Your right to appeal an SSD denial: Understand the process

Social Security Disability Insurance and Supplemental Security Income are government programs, of course, with specific rules and a specific process set up to ensure that decisions made about these important benefits are made fairly.

The Social Security disability application and appeals process is essentially the same here in Maryland as in other states:

  • Your initial application is considered by Maryland Disability Determination Services and the Social Security Administration.
  • If your claim is denied, you can request reconsideration.
  • If your claim is denied upon reconsideration, you can ask for a hearing before an administrative law judge at the SSA's Office of Disability Adjudication and Review.
  • If your claim is denied, you can appeal to the SSA's Appeals Council.
  • If your claim is denied here, you can still appeal to the federal courts.

The U.S. Constitution gives you the right to the due process of law in any courtroom or official process, including those involving Social Security disability.

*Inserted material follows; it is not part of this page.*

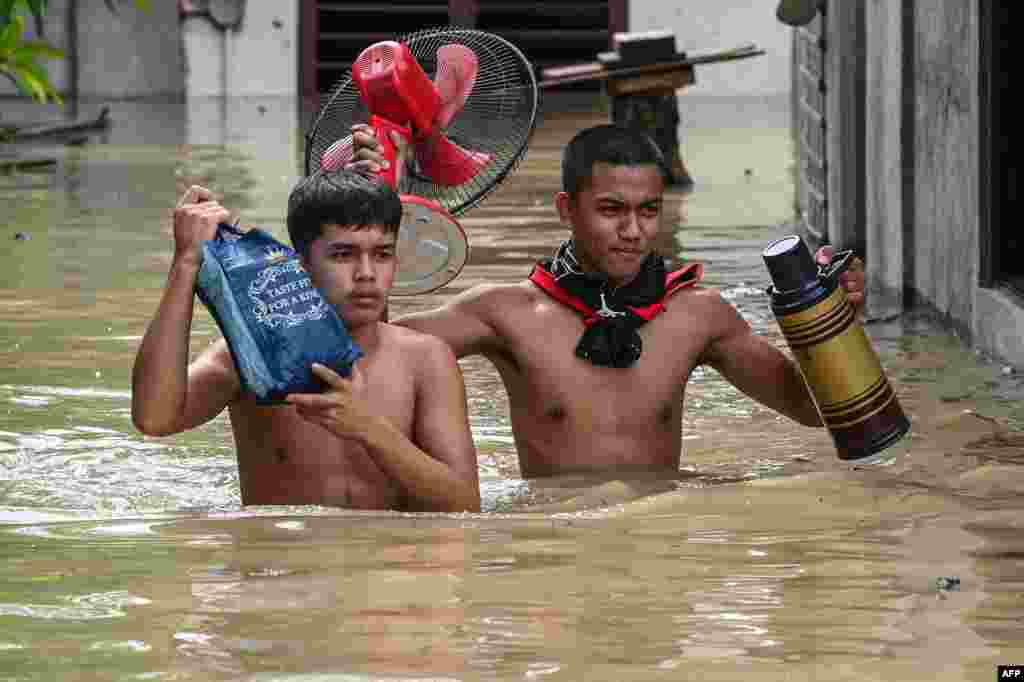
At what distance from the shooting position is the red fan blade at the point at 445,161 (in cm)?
615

You should not feel pressured to forego that right. If you sincerely believe your physical or mental condition should qualify for Social Security disability, it is your right -- and it is in your interest -- to appeal denials of your claim.

You have the right to an attorney, but how can you afford one?

You have the right to be represented by an attorney during the Social Security disability process, although it's not required. If you're not working and have limited resources, though, how can you afford to pay for one?

There are specific rules to protect you by limiting what attorneys can charge in Social Security disability cases:

  • An SSD attorney generally cannot charge you an up-front fee.
  • Your attorney's fees will be paid out of any past-due benefits ultimately determined to be owed to you.
  • Your total fee cannot exceed 25 percent of past-due benefits or $6,000, whichever is lower.
  • For appeals, your attorney can charge a reasonable fee, but the total amount of attorney fees you pay cannot legally exceed 25 percent of your past-due benefits.
  • The SSA must approve any fee arrangements you make.

We know you're suffering, and nobody wants wade through a bunch of rules and regulations. Keep in mind that these programs were set up to help people like you. Don't give up.